Dopo le anticipazioni di qualche giorno fa, è stata svelata l’intervista integrale di Antonio Conte. Tanti temi toccato dal tecnico dell’Inter, che ha parlato anche del suo passato: la Juve. Di seguito riportate le sue dichiarazione.

SCEGLIERE L’INTER – «Vede, l’insieme dei risultati che ho tenuto e soprattutto la rapidità con la quale sono venuti mi hanno cucito addosso una certa immagine. Io creo aspettative. Quando intraprendo una nuova avventura la società si aspetta molto da me. I giocatori sono fiduciosi di migliorare, i tifosi si aspettano grandi soddisfazioni. Questo significa che devo valutare con estrema attenzione le mie scelte. Ne sono consapevole, e quindi quindi ho già risposto alla sua domanda. Posso accettare all’inizio di avere poche possibilità di vincere, al limite anche l’1%, ma almeno quello deve esserci».

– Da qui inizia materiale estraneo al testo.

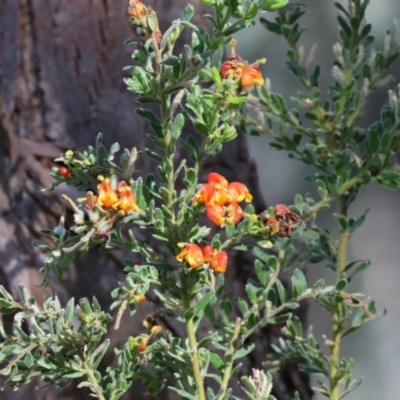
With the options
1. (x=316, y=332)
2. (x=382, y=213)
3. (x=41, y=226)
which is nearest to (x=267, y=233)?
(x=41, y=226)

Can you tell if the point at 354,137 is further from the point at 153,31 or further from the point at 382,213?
the point at 382,213

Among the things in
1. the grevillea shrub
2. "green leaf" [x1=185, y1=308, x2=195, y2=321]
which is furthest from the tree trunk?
"green leaf" [x1=185, y1=308, x2=195, y2=321]

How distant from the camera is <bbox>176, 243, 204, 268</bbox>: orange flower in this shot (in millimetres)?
582

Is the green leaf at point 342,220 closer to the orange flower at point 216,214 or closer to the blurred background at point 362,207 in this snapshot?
the orange flower at point 216,214

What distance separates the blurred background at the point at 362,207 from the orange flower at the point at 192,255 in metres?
0.76

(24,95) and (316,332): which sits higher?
(24,95)

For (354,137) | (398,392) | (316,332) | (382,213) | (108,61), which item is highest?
(108,61)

PRESENZA DI MAROTTA – «Ha aiutato, è stata una conferma dell’impressione che avevo da lontano. Marotta è un dirigente che ha vinto tanto, se tu lo cerchi un minuto dopo che la Juve l’ha liberato vuol dire che hai intenzioni serissime, che non lasci nulla di intentato per salire in cima. Parliamoci chiaro: a parte rare eccezioni, sono otto stagioni che in serie A non si lotta per il primo posto. L’Inter vuole cambiare questo stato di cose, il modo in cui si sta muovendo dimostra la volontà di competere. Non mi ha convinto solo Marotta. Quando ho parlato col presidente Zhang, mi ha colpito la sua determinazione. Lo stesso Ausilio ha idee molto chiare. L’Inter è un club ambizioso, in cui tutti remano nella stessa direzione».

RIFIUTO AL REAL MADRID – «A volte rispondere no è dura, perché l’offerta può essere allettante sotto ogni punto di vista. Mi sono sono imposto una valutazione molto fredda, ho capito di non sentire quella situazione in quel momento».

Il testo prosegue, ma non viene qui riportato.